By Neil Armstrong
Since April, Blackhurst Cultural Centre has been presenting a monthly program, The Art of Writing Techniques, supported by the Chawkers Foundation, for emerging writers interested in different genres of writing.
On November 14, Erica N. Cardwell,author, Wrong is Not My Name: Notes on (Black) Art)and Matthew R. Morris,author of Black Boys Like Me: Confrontations with Race, Identity, and Belonging will be the featured writers.
Cardwell, an Assistant Professor, Teaching Stream, in the Department of English at the University of Toronto, is a writer and critic based in Brooklyn and Toronto.
She received her MFA in Writing from Sarah Lawrence College. Her first book, Wrong is Not My Name: Notes on (Black) Art was published by The Feminist Press in March this year.

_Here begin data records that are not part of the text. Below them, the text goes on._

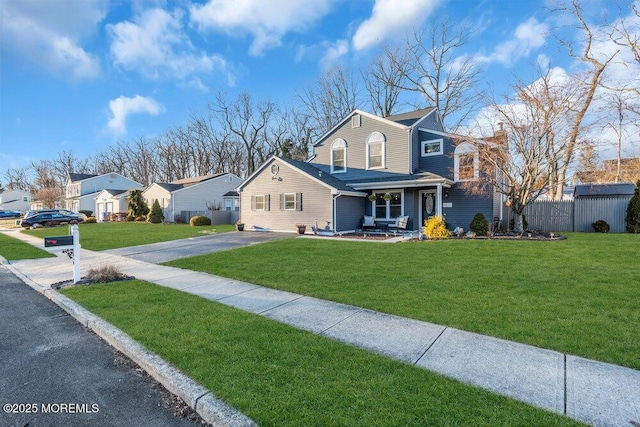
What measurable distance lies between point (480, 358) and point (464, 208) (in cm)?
1457

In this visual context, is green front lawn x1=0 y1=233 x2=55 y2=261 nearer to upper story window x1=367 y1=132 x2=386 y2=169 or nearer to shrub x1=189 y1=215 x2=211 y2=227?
shrub x1=189 y1=215 x2=211 y2=227

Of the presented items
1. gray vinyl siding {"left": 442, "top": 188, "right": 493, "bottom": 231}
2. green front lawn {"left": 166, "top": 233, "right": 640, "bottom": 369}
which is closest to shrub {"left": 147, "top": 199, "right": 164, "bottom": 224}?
green front lawn {"left": 166, "top": 233, "right": 640, "bottom": 369}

The book is described as “a dazzling hybrid of personal memoir and criticism, considering the work of Black visual artists as a means to explore loss, legacy, and the reclamation of life through art.”
At the age of twenty-one, Cardwell finds herself in New York City, reeling from the loss of her mother and numb to the world around her.
“She turns inward instead, reading books and composing poetry, eventually falling into the work of artists such as Blondell Cummings, Lorna Simpson, Lorraine O’Grady, and Kara Walker. Through them, she communes with her mother’s spirit and legacy and finds new ways to interrogate her writing and identity.
“Wrong Is Not My Name weaves together autobiography, criticism, and theory, and considers how Black women create alternative, queer, and “hysterical” lives through visual culture and performance…Pioneering and inquisitive, Wrong Is Not My Name celebrates Black womanhood, and illuminates the ways in which art and storytelling reside at the core of being human,” notes the description.
Cardwell is the recipient of an Andy Warhol Foundation Arts Writers Grant and a New York State Council for Arts, Grant for Artists. She considers the consciousness and imaginations of people of color as a tool for social, spiritual, and collective movement.
Her writing has appeared in ARTS. BLACK, Artsy, Art in America, Frieze, BOMB, The Believer, The Brooklyn Rail, C Magazine, CULTURED, and other publications. Most recently, her writing is included in the anthology Track Changes: A Handbook for Art Criticism.
Matthew R. Morris is an educator and writer, born and raised in Toronto. His writing focuses on the intersection of race, Black masculinity, hip-hop culture, and education.
He currently teaches middle school in Toronto and believes that the more credentials behind his name only equate to the more tattoos down his forearms.
Morris holds a Master of Arts from the University of Toronto and his first book, Black Boys Like Me, was published in January.
“What does it mean to be a young Black man with an immigrant father and a white mother, teaching in a school system that historically has held an exclusionary definition of success?
“In eight illuminating essays, Matthew R. Morris grapples with this question, and others related to identity and perception. After graduating high school in Scarborough, Morris spent four years in the U.S. on multiple football scholarships and, having spent that time in the States experiencing “the Mecca of hip-hop and Black culture,” returned home with a newfound perspective,” notes a description of the book.
It says Morris explores the tension between his consumption of Black culture as a child, his teenage performances of the ideas and values of the culture that often betrayed his identity, and the ways society and the people guiding him—his parents, coaches, and teachers—received those performances. “What emerges is a painful journey toward transcending performance altogether, toward true knowledge of the self.”
Morris has written with TVO, Huffington Post, ETFO’s “The Voice” magazine, and Education Canada magazine. His TEDx talk, “The Fresh Prince Syndrome,” speaks to the perils and promises urban Black male students are presented with in public schooling in today’s ever evolving world.
The Art of Writing Techniques session focused on writing a memoir will be held on November 14, 6:00 p.m.-8:00 p.m. at Blackhurst Cultural Centre, 777 Bathurst St., Toronto.